Blog

AI Engineering Jun 4, 2026 5 min read

Circuit Breakers for LLMs: Architecture & Fallback Logic

Build production-grade LLM circuit breakers with per-model thresholds, cost-aware fallback chains, and OpenTelemetry observability.

Three-node state diagram — solid (closed), pulsing (half-open), open with sparking particles — illustrating the LLM circuit breaker state machine.

Circuit Breakers for LLMs: Architecture, Config, and Fallback Logic

Your AI agent works perfectly in staging. Then production traffic hits, OpenAI returns a 429, Claude goes dark for two hours, and your users see empty responses. You did not have a circuit breaker. You had hope.

This post explains what a circuit breaker is, why the generic pattern fails for LLMs, and how to build one that understands model-specific failure modes, cost-aware fallback chains, and dynamic latency budgets. Every pattern here is something we ship in production harnesses at Balacode.

The Production AI Resilience Gap

Only 12% of AI agent projects reach production. The leading cause of death is not model quality. It is the absence of a production-grade harness: circuit breakers, retry discipline, and observability[^1]. Models are getting smarter, but reliability is not. GPT-5 does not fix rate limits. Claude 4 does not prevent provider outages.

The gap is structural. Most teams build agents as direct API calls to a single provider. When that provider fails, the agent fails. There is no fast-fail path, no fallback model, no telemetry to tell you what broke. The harness — the layer between your application logic and the raw LLM API — is the missing piece.

At Balacode, we treat the harness as first-class infrastructure. Circuit breakers are not an afterthought. They are the guardrail that keeps a single provider failure from becoming a system-wide outage.

What a Circuit Breaker Actually Does

A circuit breaker is a state machine with three states: Closed, Open, and Half-Open[^2].

In the Closed state, all requests pass through normally. The breaker counts failures in a sliding window. When the failure count crosses a threshold, the breaker trips to Open. In the Open state, all requests fail immediately — no network call is made. This is fast-fail: your system degrades gracefully instead of hammering a broken endpoint. After a timeout, the breaker enters Half-Open and allows a limited number of test requests. If they succeed, the breaker closes. If they fail, it opens again[^3].

Michael Nygard introduced the pattern in Release It! (2007) for distributed systems. Martin Fowler formalized it for microservices in 2014[^4]. The pattern works because it prevents cascading failures: when a downstream service is unhealthy, upstream callers stop waiting and start failing fast.

But the microservices version assumes two things that do not hold for LLMs.
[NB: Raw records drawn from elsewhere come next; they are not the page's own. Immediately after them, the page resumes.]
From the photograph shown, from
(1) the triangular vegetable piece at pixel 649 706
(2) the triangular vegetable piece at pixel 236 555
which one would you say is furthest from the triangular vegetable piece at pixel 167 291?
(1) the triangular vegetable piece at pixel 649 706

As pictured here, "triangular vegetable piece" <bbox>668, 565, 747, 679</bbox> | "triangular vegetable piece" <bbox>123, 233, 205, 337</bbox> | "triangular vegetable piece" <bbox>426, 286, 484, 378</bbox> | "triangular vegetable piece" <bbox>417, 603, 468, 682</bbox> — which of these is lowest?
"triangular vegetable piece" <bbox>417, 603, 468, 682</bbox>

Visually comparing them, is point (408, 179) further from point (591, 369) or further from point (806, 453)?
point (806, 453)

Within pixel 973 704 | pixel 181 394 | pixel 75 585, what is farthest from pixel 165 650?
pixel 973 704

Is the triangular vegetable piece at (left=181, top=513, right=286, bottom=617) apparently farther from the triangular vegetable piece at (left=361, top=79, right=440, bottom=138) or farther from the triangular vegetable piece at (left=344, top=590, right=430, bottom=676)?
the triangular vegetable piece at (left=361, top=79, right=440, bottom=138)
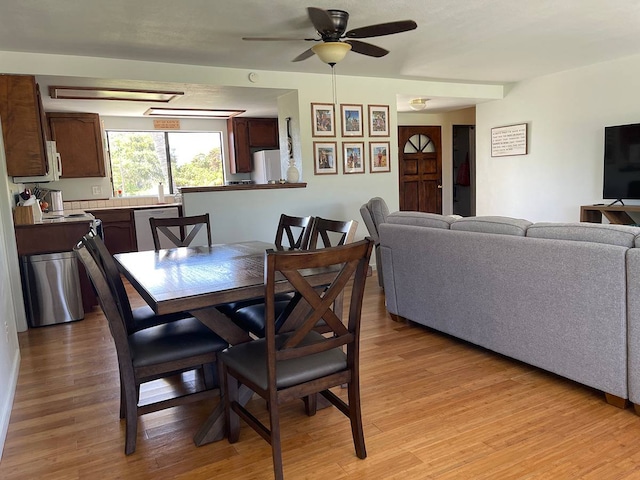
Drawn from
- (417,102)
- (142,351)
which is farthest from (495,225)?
(417,102)

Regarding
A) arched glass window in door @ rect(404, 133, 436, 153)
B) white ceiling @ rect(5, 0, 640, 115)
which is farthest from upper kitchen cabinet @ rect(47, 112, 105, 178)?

First, it assumes failures are binary: HTTP 5xx or timeout means unhealthy, HTTP 200 means healthy. LLMs return HTTP 200 with hallucinated output, partial refusals, or degraded quality. A generic circuit breaker sees the 200 and keeps the circuit closed. Your users see garbage.

Second, it assumes all services are homogeneous. A 5-second timeout might be correct for one REST API but catastrophic for another. LLMs have different baseline latencies, rate limits, and failure profiles. A single threshold for "all LLMs" is either too lax for fast models or too aggressive for slow ones[^5].

LLM Failure Modes That Break Generic Circuit Breakers

Soft Failures: HTTP 200, Bad Output

The most dangerous LLM failure is the one that looks like success. A model returns HTTP 200 with a response that is grammatically correct but factually wrong, off-topic, or partially refused. Generic circuit breakers do not inspect response content. They count HTTP codes. A soft failure slips through every time[^6].

Production harnesses need content-level health checks. At Balacode, we validate output against schema constraints, guardrail rules, and consistency checks before the circuit breaker counts the call as successful. A 200 with invalid output is a failure.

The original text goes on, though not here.